## Given problem
Lay out every line of the items below as a JSON list of strings, one string per line, with blank lines dropped and the pictures left out.

## Data records
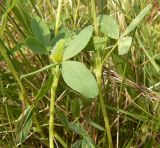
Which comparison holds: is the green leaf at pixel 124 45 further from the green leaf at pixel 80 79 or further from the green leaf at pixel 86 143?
the green leaf at pixel 86 143

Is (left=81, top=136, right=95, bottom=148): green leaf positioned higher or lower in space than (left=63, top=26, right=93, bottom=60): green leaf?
lower

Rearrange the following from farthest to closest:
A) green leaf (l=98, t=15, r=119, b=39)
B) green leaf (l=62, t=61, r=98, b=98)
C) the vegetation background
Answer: the vegetation background → green leaf (l=98, t=15, r=119, b=39) → green leaf (l=62, t=61, r=98, b=98)

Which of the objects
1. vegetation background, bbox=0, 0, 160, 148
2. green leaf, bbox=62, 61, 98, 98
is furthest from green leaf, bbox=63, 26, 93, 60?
vegetation background, bbox=0, 0, 160, 148

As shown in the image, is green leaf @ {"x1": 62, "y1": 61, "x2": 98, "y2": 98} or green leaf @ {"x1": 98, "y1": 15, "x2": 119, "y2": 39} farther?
green leaf @ {"x1": 98, "y1": 15, "x2": 119, "y2": 39}

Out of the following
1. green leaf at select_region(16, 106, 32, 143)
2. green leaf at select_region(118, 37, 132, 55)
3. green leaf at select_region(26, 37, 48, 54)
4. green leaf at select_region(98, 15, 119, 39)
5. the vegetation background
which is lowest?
the vegetation background

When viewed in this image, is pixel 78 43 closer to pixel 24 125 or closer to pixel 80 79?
pixel 80 79

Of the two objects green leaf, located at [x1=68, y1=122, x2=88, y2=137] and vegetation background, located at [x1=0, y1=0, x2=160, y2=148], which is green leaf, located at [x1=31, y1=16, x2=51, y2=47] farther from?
green leaf, located at [x1=68, y1=122, x2=88, y2=137]
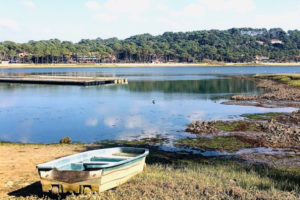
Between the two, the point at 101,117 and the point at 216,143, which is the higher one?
the point at 101,117

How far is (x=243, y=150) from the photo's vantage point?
24016 millimetres

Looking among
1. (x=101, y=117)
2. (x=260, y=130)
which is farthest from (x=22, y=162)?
(x=260, y=130)

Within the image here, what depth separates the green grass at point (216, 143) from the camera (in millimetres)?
24766

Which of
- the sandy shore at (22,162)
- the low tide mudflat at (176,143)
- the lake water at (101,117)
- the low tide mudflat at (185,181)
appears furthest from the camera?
the lake water at (101,117)

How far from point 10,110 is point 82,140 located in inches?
850

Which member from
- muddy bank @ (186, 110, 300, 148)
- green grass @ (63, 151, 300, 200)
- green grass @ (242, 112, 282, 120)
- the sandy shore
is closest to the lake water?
green grass @ (242, 112, 282, 120)

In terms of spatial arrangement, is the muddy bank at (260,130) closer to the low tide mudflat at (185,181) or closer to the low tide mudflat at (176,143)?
the low tide mudflat at (176,143)

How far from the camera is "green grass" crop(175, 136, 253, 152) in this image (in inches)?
975

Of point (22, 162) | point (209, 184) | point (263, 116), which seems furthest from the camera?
point (263, 116)

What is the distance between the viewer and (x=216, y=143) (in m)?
26.0

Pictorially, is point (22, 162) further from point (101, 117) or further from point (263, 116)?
point (263, 116)

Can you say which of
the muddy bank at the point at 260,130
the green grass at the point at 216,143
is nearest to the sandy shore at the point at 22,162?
the green grass at the point at 216,143

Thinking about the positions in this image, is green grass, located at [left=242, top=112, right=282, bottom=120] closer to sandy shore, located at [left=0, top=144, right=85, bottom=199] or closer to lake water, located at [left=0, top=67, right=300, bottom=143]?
lake water, located at [left=0, top=67, right=300, bottom=143]

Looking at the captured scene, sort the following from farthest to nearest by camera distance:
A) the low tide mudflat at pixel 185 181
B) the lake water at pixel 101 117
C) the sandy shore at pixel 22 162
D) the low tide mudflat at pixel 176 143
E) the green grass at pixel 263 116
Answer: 1. the green grass at pixel 263 116
2. the lake water at pixel 101 117
3. the sandy shore at pixel 22 162
4. the low tide mudflat at pixel 176 143
5. the low tide mudflat at pixel 185 181
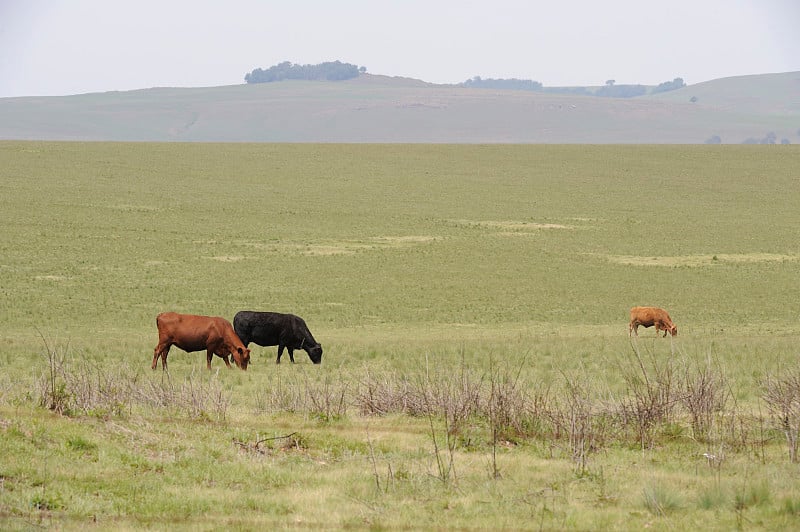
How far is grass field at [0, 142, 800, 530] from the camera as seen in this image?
10.2m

## Full answer
[
  "Which comparison holds: is the green leaf at pixel 124 45 further from the green leaf at pixel 80 79 or further from the green leaf at pixel 86 143?",
  "the green leaf at pixel 86 143",
  "Is (left=81, top=136, right=95, bottom=148): green leaf positioned higher or lower in space than (left=63, top=26, right=93, bottom=60): green leaf?",
  "lower",
  "Rearrange the following from farthest to closest:",
  "A) green leaf (l=98, t=15, r=119, b=39)",
  "B) green leaf (l=62, t=61, r=98, b=98)",
  "C) the vegetation background",
  "Answer: the vegetation background → green leaf (l=98, t=15, r=119, b=39) → green leaf (l=62, t=61, r=98, b=98)",
  "Which of the objects",
  "1. vegetation background, bbox=0, 0, 160, 148",
  "2. green leaf, bbox=62, 61, 98, 98",
  "is furthest from green leaf, bbox=63, 26, 93, 60?",
  "vegetation background, bbox=0, 0, 160, 148",
  "As shown in the image, is green leaf @ {\"x1\": 62, \"y1\": 61, \"x2\": 98, \"y2\": 98} or green leaf @ {\"x1\": 98, \"y1\": 15, \"x2\": 119, \"y2\": 39} farther?",
  "green leaf @ {\"x1\": 98, \"y1\": 15, \"x2\": 119, \"y2\": 39}",
  "Out of the following",
  "1. green leaf at select_region(16, 106, 32, 143)",
  "2. green leaf at select_region(118, 37, 132, 55)",
  "3. green leaf at select_region(26, 37, 48, 54)",
  "4. green leaf at select_region(98, 15, 119, 39)",
  "5. the vegetation background",
  "which is lowest?",
  "the vegetation background",
  "When viewed in this image, is pixel 78 43 closer to pixel 24 125 or closer to pixel 80 79?",
  "pixel 80 79",
  "Of the two objects green leaf, located at [x1=68, y1=122, x2=88, y2=137] and vegetation background, located at [x1=0, y1=0, x2=160, y2=148], which is green leaf, located at [x1=31, y1=16, x2=51, y2=47] farther from?",
  "green leaf, located at [x1=68, y1=122, x2=88, y2=137]",
  "Between the two, the point at 101,117 and the point at 216,143, which is the higher one?",
  "the point at 101,117",
  "How far is (x=243, y=150) from the photo's vantage point?",
  "24016 millimetres",
  "Looking among",
  "1. (x=101, y=117)",
  "2. (x=260, y=130)",
  "which is farthest from (x=22, y=162)?",
  "(x=260, y=130)",
  "Within the image here, what depth separates the green grass at point (216, 143) from the camera (in millimetres)?",
  "24766",
  "Which of",
  "- the sandy shore at (22,162)",
  "- the low tide mudflat at (176,143)",
  "- the lake water at (101,117)",
  "- the low tide mudflat at (185,181)",
  "appears furthest from the camera?",
  "the lake water at (101,117)",
  "How far from point 10,110 is point 82,140 located in inches?",
  "850",
  "Which member from",
  "- muddy bank @ (186, 110, 300, 148)",
  "- green grass @ (63, 151, 300, 200)",
  "- green grass @ (242, 112, 282, 120)",
  "- the sandy shore",
  "is closest to the lake water?",
  "green grass @ (242, 112, 282, 120)",
  "In terms of spatial arrangement, is the muddy bank at (260,130) closer to the low tide mudflat at (185,181) or closer to the low tide mudflat at (176,143)?",
  "the low tide mudflat at (176,143)",
  "How far from the camera is \"green grass\" crop(175, 136, 253, 152) in this image (in inches)?",
  "975",
  "Of point (22, 162) | point (209, 184) | point (263, 116), which seems furthest from the camera?",
  "point (263, 116)",
  "What is the distance between the viewer and (x=216, y=143) (in m)?",
  "26.0",
  "Pictorially, is point (22, 162) further from point (101, 117) or further from point (263, 116)?",
  "point (263, 116)",
  "Can you say which of",
  "the muddy bank at the point at 260,130",
  "the green grass at the point at 216,143",
  "is nearest to the sandy shore at the point at 22,162?",
  "the green grass at the point at 216,143",
  "Thinking about the positions in this image, is green grass, located at [left=242, top=112, right=282, bottom=120] closer to sandy shore, located at [left=0, top=144, right=85, bottom=199] or closer to lake water, located at [left=0, top=67, right=300, bottom=143]?",
  "lake water, located at [left=0, top=67, right=300, bottom=143]",
  "Looking at the captured scene, sort the following from farthest to nearest by camera distance:",
  "A) the low tide mudflat at pixel 185 181",
  "B) the lake water at pixel 101 117",
  "C) the sandy shore at pixel 22 162",
  "D) the low tide mudflat at pixel 176 143",
  "E) the green grass at pixel 263 116",
  "Answer: 1. the green grass at pixel 263 116",
  "2. the lake water at pixel 101 117",
  "3. the sandy shore at pixel 22 162",
  "4. the low tide mudflat at pixel 176 143",
  "5. the low tide mudflat at pixel 185 181",
  "How far is grass field at [0, 142, 800, 530] from the camera as seen in this image?",
  "10.2m"
]